> **Your instructions**
Answer these questions from the email about UDP for BFCP:
(a) What does the email say about the draft's security considerations?
(b) What role does the first writer say they have held?
(c) Who will Gonzalo coordinate the bis effort with?

As I mentioned in a private note before, the draft to date appears
to be ignoring some of the potential dangerous issues. UDP was
(intended to be) deprecated for SIP for good reasons. Even for
BFCP, it brings up quite a few issues of congestion control and
security. These critical aspects are not yet mentioned in the
draft. The security considerations are empty!
I cannot believe that we seriously want to discuss about the textual
integration into the main spec if we haven't understood/sorted out
these details.
Will the proposal MANDATE the use of ICE and STUN to help against
attacks? Will it MANDATE DTLS? Will it deal with congestion control?
How will this be done?
All this could *really* make me nervous.
As a WG chair of a MMUSIC I have seen how little interest there may
be in certain aspects, so I would not take silence as consent here.
I suggest that the authors go ahead to to figure out all the
issues in their individual contribution and solve them and, once there
is a promise that this can go well, ask for integration with the BFCP
spec. This may all go very well, but I would not accept to create
perceived facts _before_ it is clear that the approach is a workable
one. The current suggestion seems to be taking two steps at once.
Cheers,
Joerg
Gonzalo Camarillo wrote:
Hi,
OK, we can do a bis then. I will coordinate this effort together with
the authors of the draft below.
Cheers,
Gonzalo
Geir Arne Sandbakken wrote:
Gonzalo,
The UDP usage draft does utilize transaction ids more and has a few
extra messages to get reliable delivery. The changes are still very
minor to the protocol itself and our implementation of it.

> **Data**
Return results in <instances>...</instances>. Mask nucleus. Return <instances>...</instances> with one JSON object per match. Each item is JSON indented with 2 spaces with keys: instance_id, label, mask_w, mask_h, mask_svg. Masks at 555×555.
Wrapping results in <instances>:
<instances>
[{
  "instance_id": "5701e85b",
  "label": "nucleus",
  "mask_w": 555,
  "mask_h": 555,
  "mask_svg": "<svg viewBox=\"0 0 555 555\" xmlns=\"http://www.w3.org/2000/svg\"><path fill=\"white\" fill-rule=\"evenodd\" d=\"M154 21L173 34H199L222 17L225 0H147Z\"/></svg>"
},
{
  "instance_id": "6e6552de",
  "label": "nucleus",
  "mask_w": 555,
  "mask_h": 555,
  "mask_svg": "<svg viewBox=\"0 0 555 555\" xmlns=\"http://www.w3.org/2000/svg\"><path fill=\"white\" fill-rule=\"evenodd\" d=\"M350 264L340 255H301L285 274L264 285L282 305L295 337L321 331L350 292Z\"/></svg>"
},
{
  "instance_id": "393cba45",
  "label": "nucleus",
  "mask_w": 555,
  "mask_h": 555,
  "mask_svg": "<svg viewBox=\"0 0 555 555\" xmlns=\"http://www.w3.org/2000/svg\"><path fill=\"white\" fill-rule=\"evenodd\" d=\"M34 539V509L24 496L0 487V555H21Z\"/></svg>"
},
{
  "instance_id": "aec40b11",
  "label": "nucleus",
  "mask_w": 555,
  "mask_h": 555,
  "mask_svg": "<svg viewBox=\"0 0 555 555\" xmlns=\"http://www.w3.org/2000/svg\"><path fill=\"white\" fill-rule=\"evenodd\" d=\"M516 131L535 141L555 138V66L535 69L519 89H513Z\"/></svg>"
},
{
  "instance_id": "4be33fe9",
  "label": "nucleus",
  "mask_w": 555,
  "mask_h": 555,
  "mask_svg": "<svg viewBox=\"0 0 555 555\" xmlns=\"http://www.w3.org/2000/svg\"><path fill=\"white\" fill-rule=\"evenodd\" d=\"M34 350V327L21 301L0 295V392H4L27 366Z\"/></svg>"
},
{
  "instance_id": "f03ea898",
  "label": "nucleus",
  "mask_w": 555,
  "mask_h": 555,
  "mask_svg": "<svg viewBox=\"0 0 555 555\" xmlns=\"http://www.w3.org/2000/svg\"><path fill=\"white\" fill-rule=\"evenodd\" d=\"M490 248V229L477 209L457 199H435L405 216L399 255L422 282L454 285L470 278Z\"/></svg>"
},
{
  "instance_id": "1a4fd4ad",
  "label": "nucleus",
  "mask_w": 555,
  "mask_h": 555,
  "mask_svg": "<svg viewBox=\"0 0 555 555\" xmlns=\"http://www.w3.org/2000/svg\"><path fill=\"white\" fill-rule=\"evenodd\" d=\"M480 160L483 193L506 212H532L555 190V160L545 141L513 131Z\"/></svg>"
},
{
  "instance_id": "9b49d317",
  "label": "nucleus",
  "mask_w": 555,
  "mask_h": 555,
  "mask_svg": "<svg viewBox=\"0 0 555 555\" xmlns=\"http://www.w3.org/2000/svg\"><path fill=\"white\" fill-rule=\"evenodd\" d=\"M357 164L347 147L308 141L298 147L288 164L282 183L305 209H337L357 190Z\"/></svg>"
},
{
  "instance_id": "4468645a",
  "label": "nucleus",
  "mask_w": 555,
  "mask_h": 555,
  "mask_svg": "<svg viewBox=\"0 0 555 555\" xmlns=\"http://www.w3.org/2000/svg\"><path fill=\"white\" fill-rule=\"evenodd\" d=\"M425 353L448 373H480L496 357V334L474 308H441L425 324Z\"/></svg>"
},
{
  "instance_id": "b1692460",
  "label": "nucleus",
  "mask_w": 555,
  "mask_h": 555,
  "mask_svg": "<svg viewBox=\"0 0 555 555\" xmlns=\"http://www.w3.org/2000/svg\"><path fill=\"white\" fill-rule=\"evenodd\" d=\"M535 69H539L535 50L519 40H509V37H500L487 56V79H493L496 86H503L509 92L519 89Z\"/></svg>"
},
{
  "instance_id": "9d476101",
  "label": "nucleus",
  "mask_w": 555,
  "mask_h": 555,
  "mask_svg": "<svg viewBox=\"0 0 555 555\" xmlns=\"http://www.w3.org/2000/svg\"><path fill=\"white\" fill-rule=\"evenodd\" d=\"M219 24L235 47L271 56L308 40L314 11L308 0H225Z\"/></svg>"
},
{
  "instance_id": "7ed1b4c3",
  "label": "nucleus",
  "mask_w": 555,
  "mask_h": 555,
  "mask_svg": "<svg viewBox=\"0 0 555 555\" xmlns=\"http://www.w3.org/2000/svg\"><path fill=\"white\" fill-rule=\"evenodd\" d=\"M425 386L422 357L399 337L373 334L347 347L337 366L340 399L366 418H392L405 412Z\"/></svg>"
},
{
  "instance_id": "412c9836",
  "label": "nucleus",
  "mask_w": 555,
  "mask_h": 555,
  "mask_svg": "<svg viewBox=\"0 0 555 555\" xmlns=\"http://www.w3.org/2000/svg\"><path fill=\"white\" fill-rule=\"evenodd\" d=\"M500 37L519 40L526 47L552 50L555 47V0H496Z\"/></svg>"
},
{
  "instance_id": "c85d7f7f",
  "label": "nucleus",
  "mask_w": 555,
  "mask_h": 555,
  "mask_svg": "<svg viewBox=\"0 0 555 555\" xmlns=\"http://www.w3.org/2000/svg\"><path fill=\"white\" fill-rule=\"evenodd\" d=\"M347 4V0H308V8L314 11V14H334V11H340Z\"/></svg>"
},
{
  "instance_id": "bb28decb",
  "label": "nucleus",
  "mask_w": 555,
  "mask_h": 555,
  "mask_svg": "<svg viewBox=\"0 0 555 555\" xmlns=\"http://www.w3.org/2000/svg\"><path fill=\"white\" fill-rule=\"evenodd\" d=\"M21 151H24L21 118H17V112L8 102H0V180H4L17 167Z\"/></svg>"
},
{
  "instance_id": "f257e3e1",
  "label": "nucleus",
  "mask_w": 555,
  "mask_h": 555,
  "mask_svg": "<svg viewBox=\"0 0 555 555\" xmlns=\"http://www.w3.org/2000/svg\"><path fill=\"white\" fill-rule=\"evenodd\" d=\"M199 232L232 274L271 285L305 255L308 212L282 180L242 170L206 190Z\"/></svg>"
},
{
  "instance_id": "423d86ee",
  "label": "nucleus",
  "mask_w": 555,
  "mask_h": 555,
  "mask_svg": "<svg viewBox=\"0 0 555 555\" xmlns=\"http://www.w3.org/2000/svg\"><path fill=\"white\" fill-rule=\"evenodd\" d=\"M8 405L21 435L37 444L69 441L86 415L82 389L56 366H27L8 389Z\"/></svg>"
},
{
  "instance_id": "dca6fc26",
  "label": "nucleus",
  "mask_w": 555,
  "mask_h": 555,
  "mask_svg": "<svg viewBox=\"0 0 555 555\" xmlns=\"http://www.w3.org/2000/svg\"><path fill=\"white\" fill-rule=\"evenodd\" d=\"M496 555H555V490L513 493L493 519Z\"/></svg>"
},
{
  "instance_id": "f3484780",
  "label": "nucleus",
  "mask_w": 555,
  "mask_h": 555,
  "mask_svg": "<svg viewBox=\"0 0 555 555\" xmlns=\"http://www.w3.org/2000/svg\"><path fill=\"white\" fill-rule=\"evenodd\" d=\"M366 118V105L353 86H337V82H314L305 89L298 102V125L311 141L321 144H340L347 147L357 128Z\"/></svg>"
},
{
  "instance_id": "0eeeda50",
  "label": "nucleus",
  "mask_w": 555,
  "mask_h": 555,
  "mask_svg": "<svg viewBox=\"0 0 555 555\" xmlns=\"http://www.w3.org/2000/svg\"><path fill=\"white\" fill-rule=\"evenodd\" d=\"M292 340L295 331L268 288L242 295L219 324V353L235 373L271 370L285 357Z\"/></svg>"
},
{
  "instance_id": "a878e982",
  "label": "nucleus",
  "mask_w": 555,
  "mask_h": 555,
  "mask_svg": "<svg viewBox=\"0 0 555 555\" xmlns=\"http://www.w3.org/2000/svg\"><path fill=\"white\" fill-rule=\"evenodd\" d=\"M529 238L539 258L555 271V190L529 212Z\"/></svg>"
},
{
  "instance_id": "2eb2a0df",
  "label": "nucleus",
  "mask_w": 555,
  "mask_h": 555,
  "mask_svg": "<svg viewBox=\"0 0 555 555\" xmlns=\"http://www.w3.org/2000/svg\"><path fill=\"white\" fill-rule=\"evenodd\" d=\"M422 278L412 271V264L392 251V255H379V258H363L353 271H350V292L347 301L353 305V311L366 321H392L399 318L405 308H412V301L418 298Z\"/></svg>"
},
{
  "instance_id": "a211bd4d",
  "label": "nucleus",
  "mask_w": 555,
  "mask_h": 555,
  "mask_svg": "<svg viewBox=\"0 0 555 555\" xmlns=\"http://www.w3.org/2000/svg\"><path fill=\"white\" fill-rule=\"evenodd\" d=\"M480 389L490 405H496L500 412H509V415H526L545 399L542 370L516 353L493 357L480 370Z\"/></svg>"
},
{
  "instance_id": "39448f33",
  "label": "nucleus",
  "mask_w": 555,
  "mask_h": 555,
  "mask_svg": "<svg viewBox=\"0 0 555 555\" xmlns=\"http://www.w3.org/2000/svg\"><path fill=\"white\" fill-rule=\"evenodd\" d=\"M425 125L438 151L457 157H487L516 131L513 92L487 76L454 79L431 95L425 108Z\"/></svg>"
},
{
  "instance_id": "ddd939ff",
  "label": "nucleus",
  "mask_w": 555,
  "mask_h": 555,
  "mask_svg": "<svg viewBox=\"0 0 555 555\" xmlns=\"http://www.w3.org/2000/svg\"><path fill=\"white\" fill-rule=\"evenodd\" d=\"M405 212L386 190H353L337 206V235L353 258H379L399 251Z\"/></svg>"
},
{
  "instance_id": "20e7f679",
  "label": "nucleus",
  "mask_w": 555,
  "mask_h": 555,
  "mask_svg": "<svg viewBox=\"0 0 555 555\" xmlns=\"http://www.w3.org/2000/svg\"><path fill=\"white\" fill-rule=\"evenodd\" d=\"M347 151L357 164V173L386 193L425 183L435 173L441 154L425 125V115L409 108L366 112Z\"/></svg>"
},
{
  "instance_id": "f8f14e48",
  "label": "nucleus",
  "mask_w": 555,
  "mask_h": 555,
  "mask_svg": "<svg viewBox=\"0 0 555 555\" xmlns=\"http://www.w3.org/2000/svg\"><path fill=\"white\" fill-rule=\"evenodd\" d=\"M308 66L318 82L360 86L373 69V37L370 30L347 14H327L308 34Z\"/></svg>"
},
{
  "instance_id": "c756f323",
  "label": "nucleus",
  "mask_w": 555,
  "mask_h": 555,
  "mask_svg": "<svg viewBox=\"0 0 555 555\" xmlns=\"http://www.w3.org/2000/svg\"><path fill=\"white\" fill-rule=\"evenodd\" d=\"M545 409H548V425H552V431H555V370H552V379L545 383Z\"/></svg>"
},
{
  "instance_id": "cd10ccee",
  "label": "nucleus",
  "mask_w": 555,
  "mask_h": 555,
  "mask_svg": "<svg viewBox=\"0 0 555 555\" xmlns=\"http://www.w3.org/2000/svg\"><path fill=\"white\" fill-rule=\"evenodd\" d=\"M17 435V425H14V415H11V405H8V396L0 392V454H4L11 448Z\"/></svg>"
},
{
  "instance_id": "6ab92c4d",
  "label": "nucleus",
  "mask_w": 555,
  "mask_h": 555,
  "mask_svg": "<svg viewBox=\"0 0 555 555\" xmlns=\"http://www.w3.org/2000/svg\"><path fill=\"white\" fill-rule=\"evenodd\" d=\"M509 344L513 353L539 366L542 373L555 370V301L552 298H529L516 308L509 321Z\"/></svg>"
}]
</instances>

> **Exercise answer**
(a) They are empty.
(b) WG chair of MMUSIC.
(c) The authors of the draft below.